Your spine doctors at the Southeastern Spine Institute (SSI) rely on a host of treatment options and less invasive procedures to treat back pain before resorting to surgery. But if surgery is your last resort, the last thing you need to worry about is how to pay for it.
The cost of a typical back surgery can exceed $100,000, according to Modern Healthcare. That’s a huge bill if you had to pay out of pocket. Fortunately, most health insurance policies cover back surgery when it’s medically necessary.
Consider not only the surgical costs, but also the medications, magnetic resonance imaging and other tests, rehabilitation and disability. The direct costs are astronomical and can reach as high as $169,000 for a lumbar fusion and up to $112,000 for a cervical fusion.
Back Surgery Coverage
Learn how to communicate with your health insurance company about back surgery and other medically necessary treatments. Insurance coverage works more smoothly when the paperwork is done properly. The process is relatively straightforward:
- Your SSI doctor recommends back surgery.
- The billing team at SSI completes the paperwork and submits it to your carrier.
- You receive pre-approval for the procedure.
- You undergo the back surgery.
- The insurance company pays the bill, minus any co-pays and deductibles that are your responsibility.
Rely on the experienced team at SSI to properly execute the documents required by your insurance carrier. Devote your energy to preparing for your back surgery and pursuing rehab afterward. Before your procedure, the SSI team will alert you to any potential pitfalls, such as:
- Your policy has restrictions that don’t cover the surgery.
- The insurance carrier determines the surgery is not medically necessary.
- You’ve exceeded your annual benefit coverage.
- The doctor or hospital is out of the carrier’s network.
- The insurance carrier deems the procedure experimental.
Insurance companies provide customers with an appeal process that you can follow when you and your doctor believe the decision was incorrect. In general, an appeal will succeed when:
- The insurance company received incorrect information that is corrected by your doctor.

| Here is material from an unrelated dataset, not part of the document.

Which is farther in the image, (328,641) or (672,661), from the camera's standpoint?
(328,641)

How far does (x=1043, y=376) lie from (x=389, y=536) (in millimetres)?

- The information the insurance company received was incorrectly coded.
- Your doctor provides peer review documentation about the appropriateness and effectiveness of the surgery.
- Your doctor submits additional documentation that proves the medical necessity of the surgery.
- Your doctor calls the medical director at the insurance company to clarify any misunderstandings.
Your team at SSI works diligently to ensure that you get the treatment you need to live a full, pain-free life. We keep you informed of your progress, both physically and financially. To make your insurance coverage work most efficiently, take the following steps. We’ll do the rest:
- Make sure your address and contact information is updated at SSI and your insurer.
- Check your policy before you arrive.
- Tell your SSI team about all your policies, including Medicare, which pays for most medically necessary surgeries, and other supporting insurance plans.
- Inform your doctor’s office about any lapses in premium coverage you may have.
- Understand your deductibles and prepare to pay those.
- Ask for an estimate of costs prior to the surgery so you can prepare for any co-payments.
- Request information about helpful government agencies if your policy does not cover the necessary back surgery.